私は新しい紙を出し、先に謝罪を書いた。何があっても会ってくれるはずだとか、最後まで話せば前みたいに戻れるだとか、そういう期待を文章へ紛れ込ませそうになるたび、ペンを止めて読み返すしかなかった。
「会いたいって、書いてもいいかな」
エマはハンカチに顔を埋めたまま、小さくうなずいた。
フィオは少し迷ってから、会えたら最初に、ハルさんの話を聞きたいです、と言ったので、私はその一文も書き添えておいた。
***
出発前、フィオが揚げパンの包みを開き、食べていきませんか、と声をかけてくれた。蜂蜜は紙へくっつき、一口かじってもなかなか喉を通らなかったけれど、残して出ていくことだけは、どうしてもできそうになかった。
「マフラー、持ってったんだね」
エマは空の椅子を見つめてから、寒くはないかな、と続けた。持っていってくれてよかった、と答えかけた私は、あいつが何を考えてあれを巻いたのかまで、今ここで自分に都合よく決めてしまいたくはなかったので、海沿いは風が強いって聞くね、とだけ返しておいた。

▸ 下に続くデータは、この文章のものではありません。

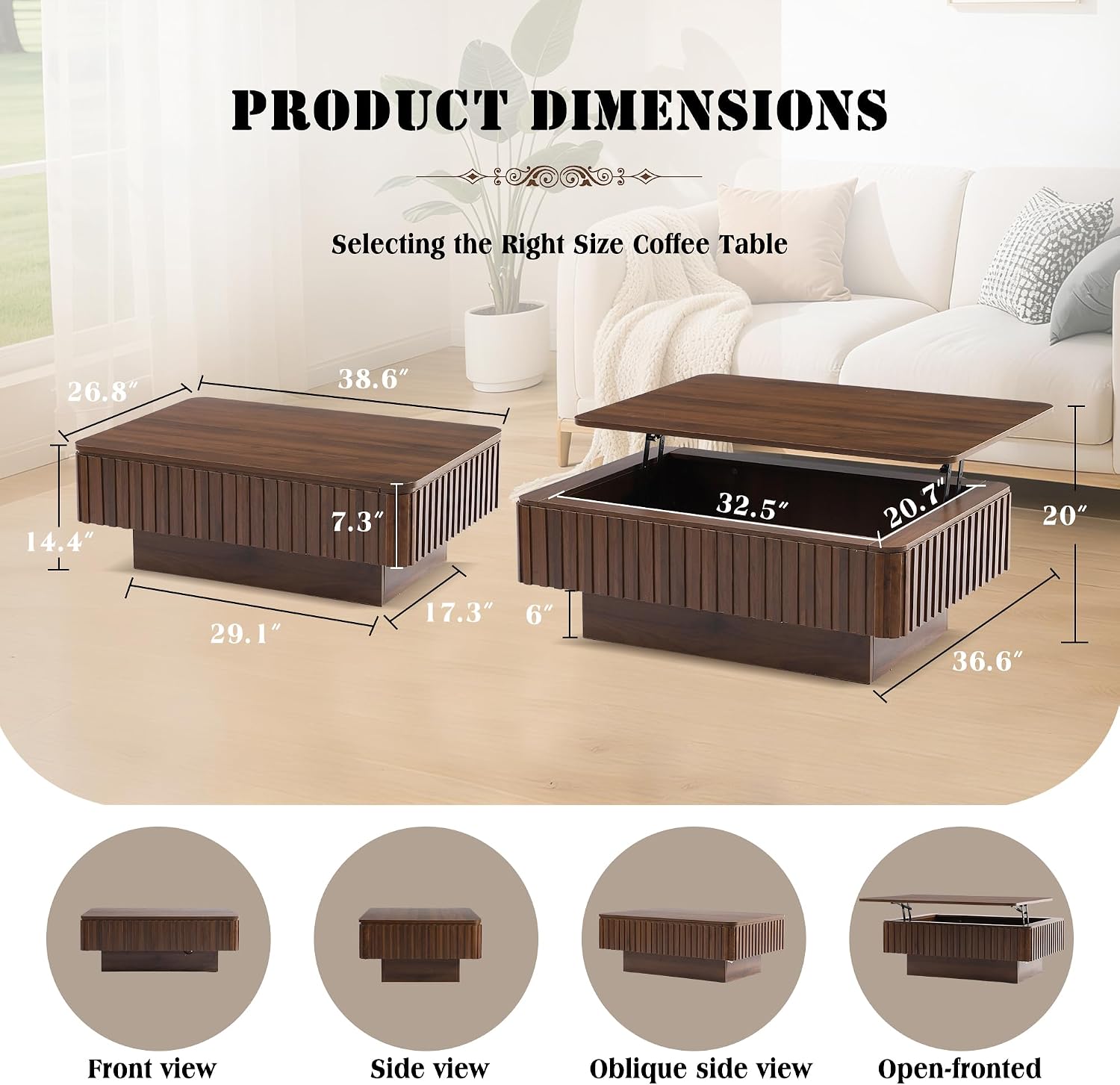 Grepatio Lift Top Coffee Table with Storage, 38' Fluted Coffee Table with RGB Led Lights, Wooden Center Tables with USB Power Outlet, Mid Century Table with Lifting Top for Living Room (Rectangle)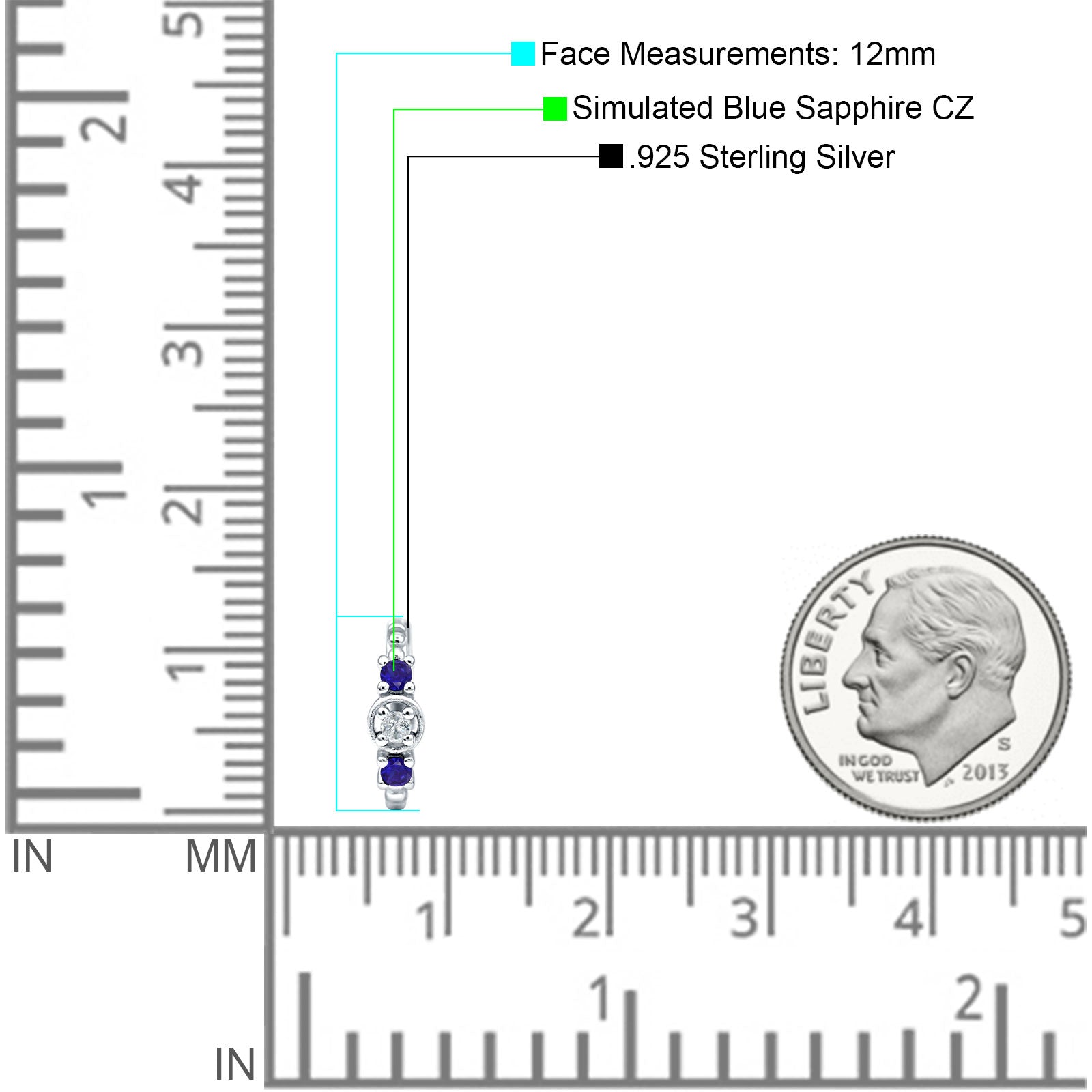 Minimalist 12mm Round CZ & Blue Sapphire CZ Trio Hoop Earrings 925 Sterling Silver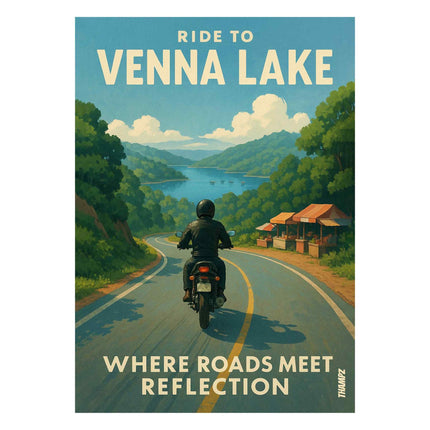 Ride To Venna Lake Poster Mahabaleshwar Scenic Motorcycle Art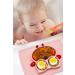 Qshare Toddler Plate | Portable BPA-Free Silicone Suction Plate for Kids | Dishwasher & Microwave Safe | 11x8x1 inch | Cream Pink - Buy Online on GoSupps.com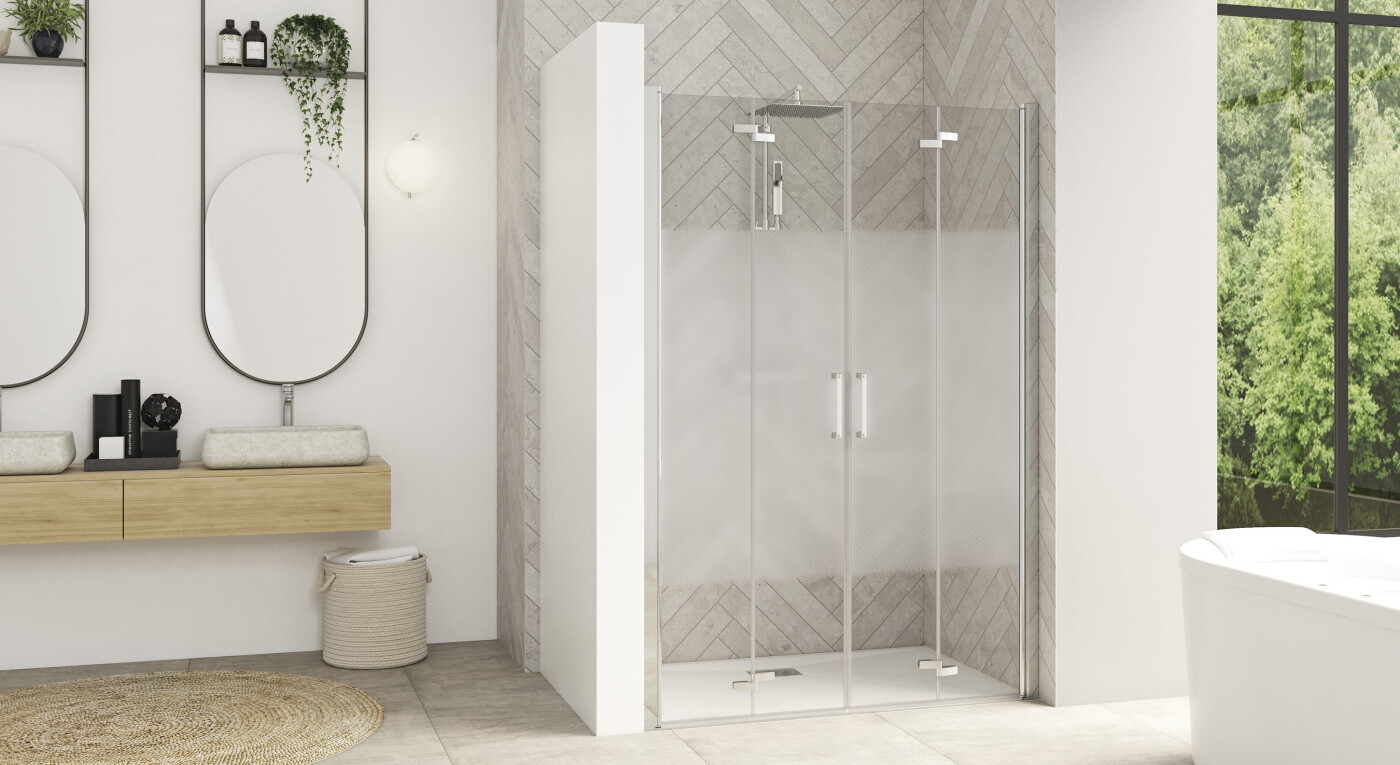 Smart Design S XXL sans seuil - profilé chromé - verre cosmos - 2900x1585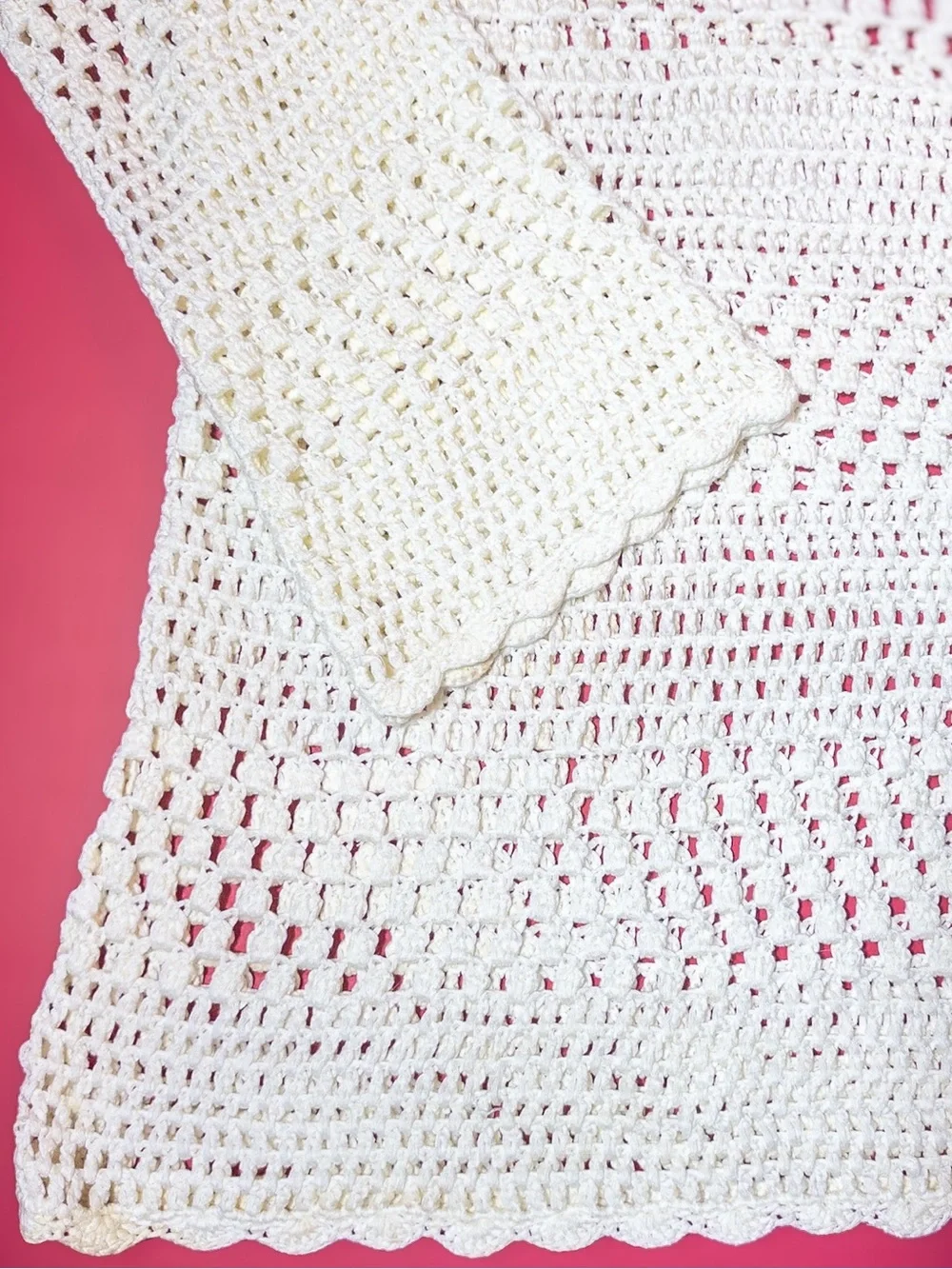 Show Me Your MuMu Cream Crochet Coverup Tunic XL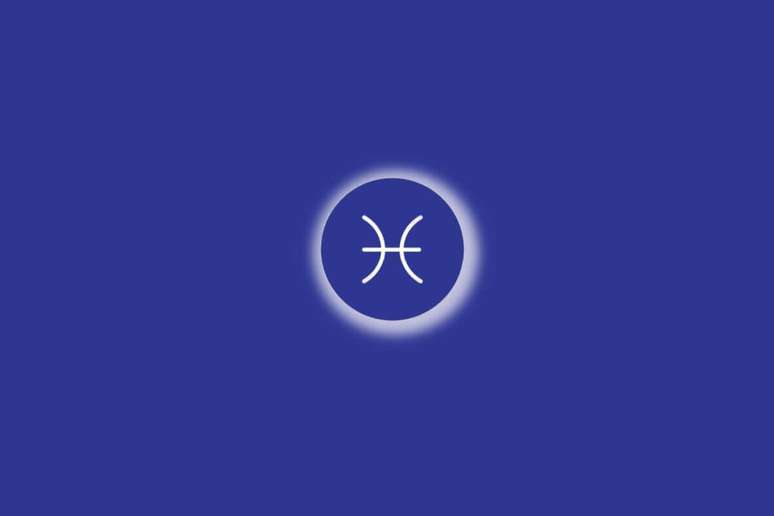 Ilustra&ccedil;&atilde;o do signo de peixes em um c&iacute;rculo azul, com luz branca ao redor, sobre um fundo azul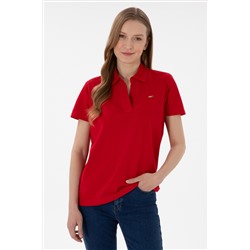 Kadın Kırmızı Basic Polo Yaka Tişört
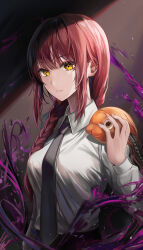 Rule 34 | 1girl, absurdres, black necktie, braid, braided ponytail, chainsaw man, closed mouth, collared shirt, dress shirt, hair between eyes, hair over shoulder, highres, illust sucong, long hair, makima (chainsaw man), necktie, pochita (chainsaw man), ponytail, red hair, shirt, smile, solo, upper body, white shirt, wing collar, yellow eyes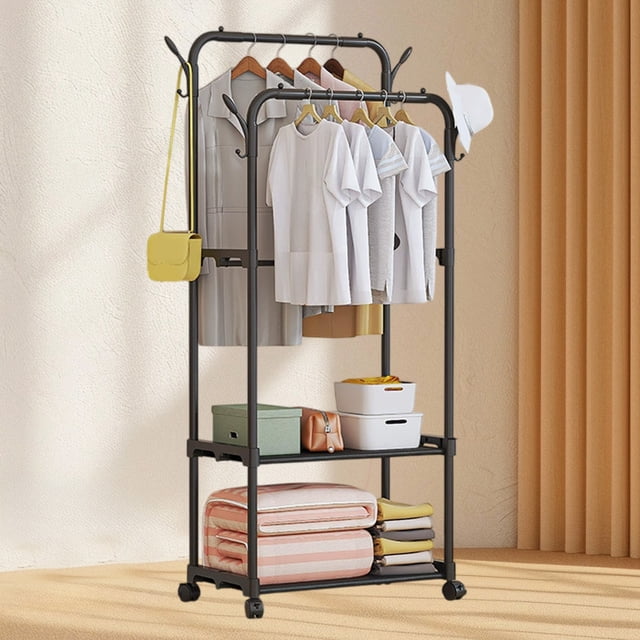 Chmadoxn Closet Organizers and Storage, Organization and Storage, With Shoe Rack Coat Rack Floor Storage Rack Household Dormitory Multifunctional Coat Rack floor standing coat and hat rack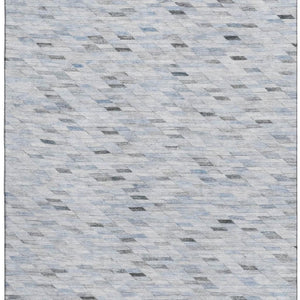 HomeRoots 5' X 8' Geometric Blue Gray & Ivory Washable Area Rug with UV Protection for Modern Homes 696382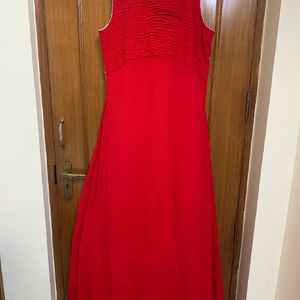 Red Long Flared Gown With Heavy Embroidery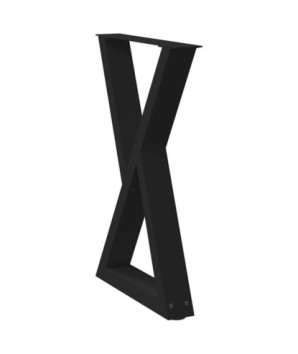 Picioare masă de sufragerie, 2 buc., negru, 60x(72-73,3) cm, oțel - WOODBB2326
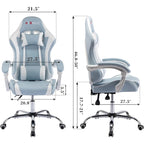 Cadeira de Gaming em Pele PU Estilo Racing com Apoio de Cabeça e Suporte Lombar com Massagem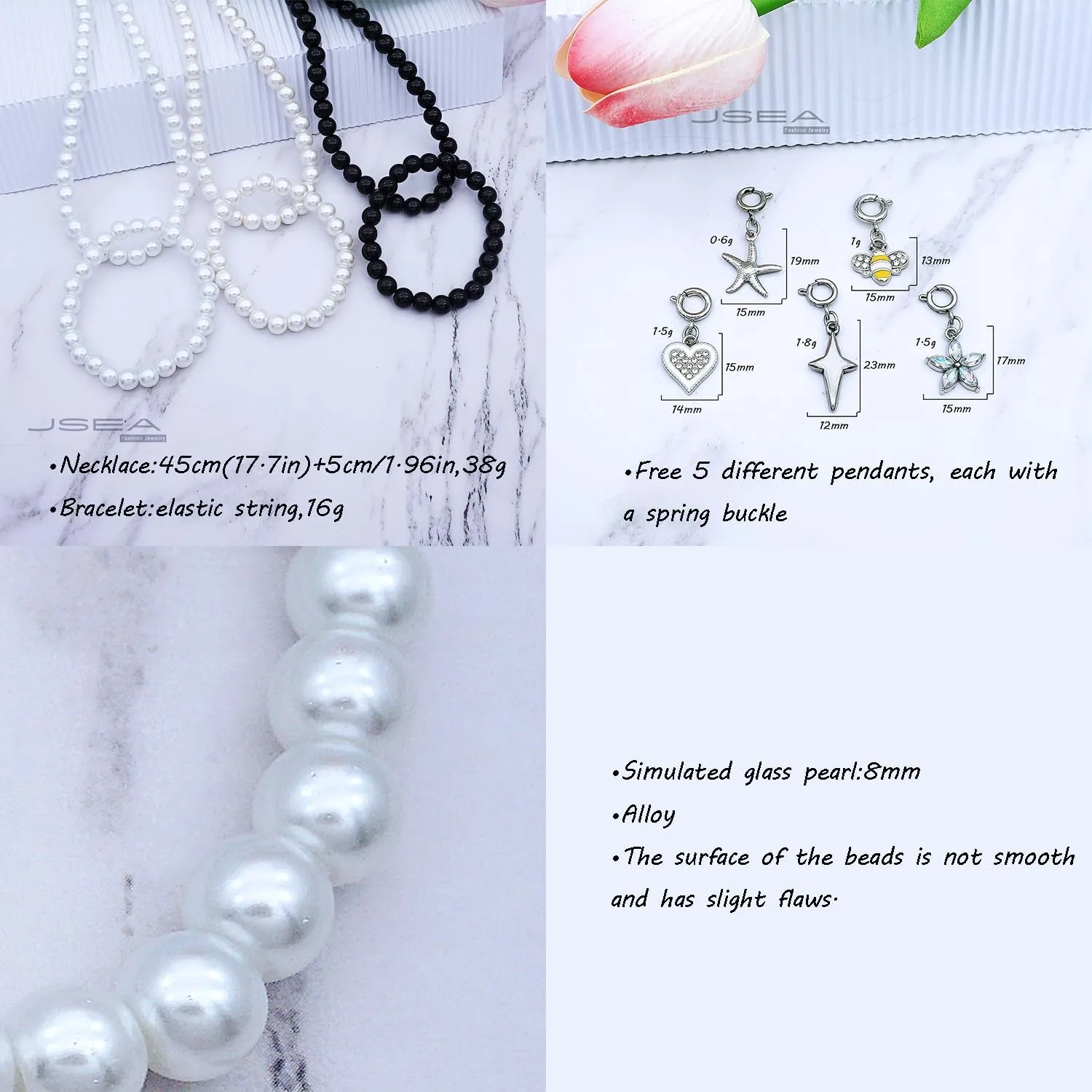 8mm Faux Pearl Necklace Elastic Bracelet Jewelry Set Beige White Pink Fake Pearl Jewelry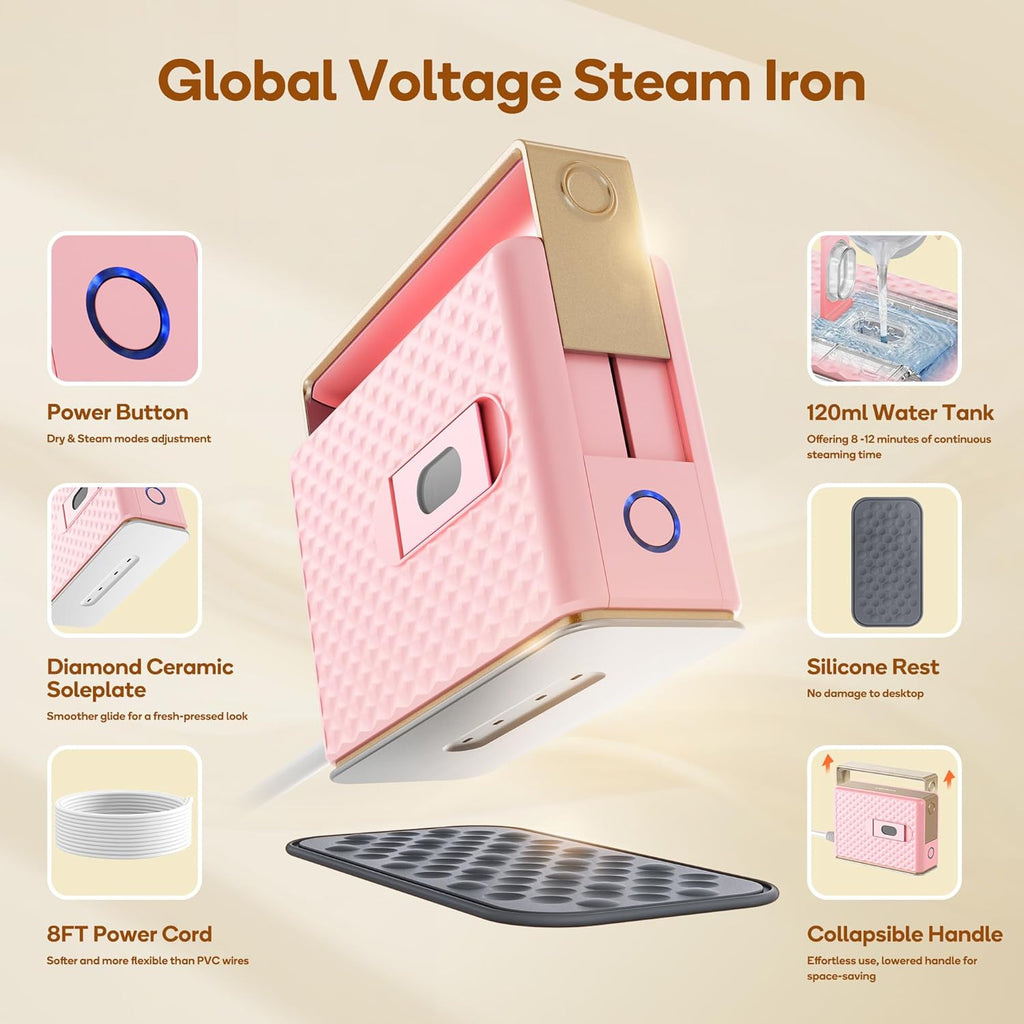 Newbealer Travel Steam Iron - Handheld Steamer with Non-Stick Soleplate & Auto-Off | Pink, Global Voltage 100-240V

フィオは食べ終えた包みを折り畳む前に、名前の書かれた面をしばらく見ていた。私は机に残っていた通信石を取り上げ、自分のものとは別のポケットへしまったあと、癖で、揃った? と二人へ声をかけてしまった。
エマが顔を上げ、フィオは入口へ目を向けた。
そこでやっと、私は人数を数えるのをやめた。
昨夜、隣の部屋で小さな物音がしたとき、一度でいいから名前を呼んでおけばよかったのかもしれない。それだけで何か変わったのかは、もう確かめようもなかったけれど、扉を閉めるために伸ばした手は、いつまでも取っ手から離れてくれそうになかった。